§ Текст документа
--------

Мама всегда была тонким буфером между папой и бабушкой, двумя сильными, независимыми характерами, и один бог знает, чего ей стоило «уживать» мать и мужа под одной крышей и в конце концов съехаться всем вместе в нашу первую отдельную квартиру – малогабаритную хрущевку в Черемушках. Но даже тогда бабушка не утихла, а пока мы жили в ее шестиметровке, папа был безоговорочно записан в «примаки».
Я, конечно, слышала бабушкины высказывания в адрес папы, но в детстве никогда не чувствовала, что в семье был конфликт. Я поняла это намного позже. А маленькой я просто считала, что бабушка такой и должна быть – на всех ворчать смешными словами, все знать и всегда «дело говорить» – по-другому и быть не может.
Бабушкино ворчанье стоит отдельных воспоминаний. Она не ругалась «плохими словами» (в нашей семье вообще никто никогда не ругался матом, и я его физически не выношу). Но отсутствие «крепких» слов бабушка с избытком восполняла яркими образами. Видимо, поэтому в памяти и остались «картинки», нарисованные ее острым языком.
«Ты что – верблюд двугорбый, чтобы при детях плеваться? Так и верблюд за тобой не угонится – гляди, сколько налузгала» (это про тетку, которая грызла семечки около нашего подъезда). «Иди, друг ситный, откуда пришел. И не так себе иди, а быстро» (так бабушка выпроваживала с нашего двора случайно забредшего туда пьянчужку). «Ах ты, морда твоя усатая. Накрутят тебе когда-нибудь хвоста по самый копчик, будешь знать» (это бабушка приветствовала кота Ваську, который лез в форточку после очередного загула). «Я твое бескультурье с батареи убрала, в таз кинула. Витька заходил, а тут нате вам». Соседка, забирая из таза свое нижнее белье, отшучивалась: «Ой, да ладно, Прасковья Павловна, а то Витька исподнего не видел. Мое-то получше, чем у его Верки». Бабушка: «Мели, Емеля, твоя неделя. Я вот послушаю, что Верка на это скажет, если уши не отсохнут».
Насчет исподнего бабушка тоже высказывалась: «Ты еще сюда в исподнем заявись. Люди же вокруг» (это соседке, которая пришла на кухню в «полуголом халате»). Коммунальные жители очень охотно объединялись в таких случаях вокруг бабушки, и я тоже твердо знала, что «людей надо уважать». «И фамилия твоя Балаболкина» (бабушка нередко давала людям разные «фамилии» – соседкам особенно, но и мне доставалось; помню еще Бестолковкину и Пустомелину).
Я постоянно донимала бабушку вопросами по поводу ее высказываний. Как это «язык без костей»? Он же у всех без костей, почему она только про одну соседку так говорит?

--------

§ Материал
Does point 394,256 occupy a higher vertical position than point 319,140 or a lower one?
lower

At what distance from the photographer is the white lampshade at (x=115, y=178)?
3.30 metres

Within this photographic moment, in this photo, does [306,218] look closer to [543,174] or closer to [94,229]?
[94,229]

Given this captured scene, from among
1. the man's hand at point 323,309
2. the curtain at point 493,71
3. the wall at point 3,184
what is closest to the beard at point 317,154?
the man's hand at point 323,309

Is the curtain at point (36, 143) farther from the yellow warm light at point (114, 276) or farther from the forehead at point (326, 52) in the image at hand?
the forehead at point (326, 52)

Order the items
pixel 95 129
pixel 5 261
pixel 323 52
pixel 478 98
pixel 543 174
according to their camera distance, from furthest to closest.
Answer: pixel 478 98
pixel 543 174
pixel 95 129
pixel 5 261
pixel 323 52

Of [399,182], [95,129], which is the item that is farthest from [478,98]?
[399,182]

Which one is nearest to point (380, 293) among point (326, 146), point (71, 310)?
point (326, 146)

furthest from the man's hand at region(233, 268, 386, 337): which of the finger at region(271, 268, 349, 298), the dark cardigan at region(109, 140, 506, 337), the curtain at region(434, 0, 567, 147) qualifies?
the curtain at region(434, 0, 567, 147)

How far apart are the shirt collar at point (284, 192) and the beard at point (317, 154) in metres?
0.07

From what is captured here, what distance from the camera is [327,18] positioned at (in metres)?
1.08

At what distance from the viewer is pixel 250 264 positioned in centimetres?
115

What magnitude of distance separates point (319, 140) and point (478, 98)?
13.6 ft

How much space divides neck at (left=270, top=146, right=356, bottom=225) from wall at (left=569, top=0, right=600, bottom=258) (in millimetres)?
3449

--------

§ Задания
**1.** В воспоминаниях о бабушке перепишите отрывок от слов «Бабушкино ворчанье стоит» до слов «ее острым языком.» включительно и замените в нем «ворчанье» на «брюзжание».
**2.** Где, согласно воспоминаниям о бабушке, находилась первая отдельная квартира семьи?
**3.** Напишите продолжение воспоминаний о бабушке, начиная после их последнего предложения.
Материал взят из другого источника.

§ Ответы
**1.**
Бабушкино брюзжание стоит отдельных воспоминаний. Она не ругалась «плохими словами» (в нашей семье вообще никто никогда не ругался матом, и я его физически не выношу). Но отсутствие «крепких» слов бабушка с избытком восполняла яркими образами. Видимо, поэтому в памяти и остались «картинки», нарисованные ее острым языком.

**2.** В Черемушках.

**3.**
Я рано начала говорить («с пеленок», как говорила бабушка)10, легко запоминала стихи и не только – повторяла за всеми услышанное, обычно слово в слово. И моя малообразованная бабушка почувствовала мои «лингвистические наклонности» и в какой-то момент, мне тогда было года три, стала заметно оберегать меня от словесного мусора. Выпроваживала с кухни, когда там начинались разборки, осаждала соседок: «Ну-ка, не болтай помелом, а то, видишь, мой „банный лист“ уши навострила, сейчас пристанет». И сама, отвечая на мое любопытство, поправляла себя и меня наставляла: «Плохое это слово, некультурное. Ты в другой раз так не говори». Но, несмотря на бабушкину цензуру, память все равно сохранила многое из ее словесного творчества.
Бабушка часто «поминала» черта и шута. Черт, как правило, был лысым («Черта лысого ты там купишь»), а шут, конечно, «гороховым». Под это определение попадали самые разные люди, независимо от гендерной принадлежности, и речь, как правило, шла о не соответствующем месту поведении или внешнем виде («вырядилась, как шут гороховый»). Но этот любимый бабушкин персонаж мог просто поминаться всуе, вполне себе незлобиво («шут его знает», «а на шута он тебе?», «шут с ним»).
Заметки на полях
Бабушка своими «образами» очень точно описывала атмосферу нашей коммунальной кухни: «Чего ты со своей кастрюлей как с писаной торбой туда-сюда носишься? Ставь на мой стол, вот место тебе подвинула».
«Туда-сюда носится», «вальсы крутит», «хороводы водит», «перед глазами мельтешит», «на одном месте топчется», «круги наматывает», «тараканьи бега устраивает», «блохой скачет», «как истукан, застыла», «лежмя лежит» и пр. – именно так выглядело наше никогда не прекращавшееся коммунально-броуновское движение.
В бабушкином лексиконе часто встречались цитаты из классики: «Ну, ты скажи, что за человек такой несуразный? Не мышонка, не лягушка, а неведома зверушка». «Сказка ложь, да в ней намек. Вот и раскинь своими мозгами». «Толоконный твой лоб».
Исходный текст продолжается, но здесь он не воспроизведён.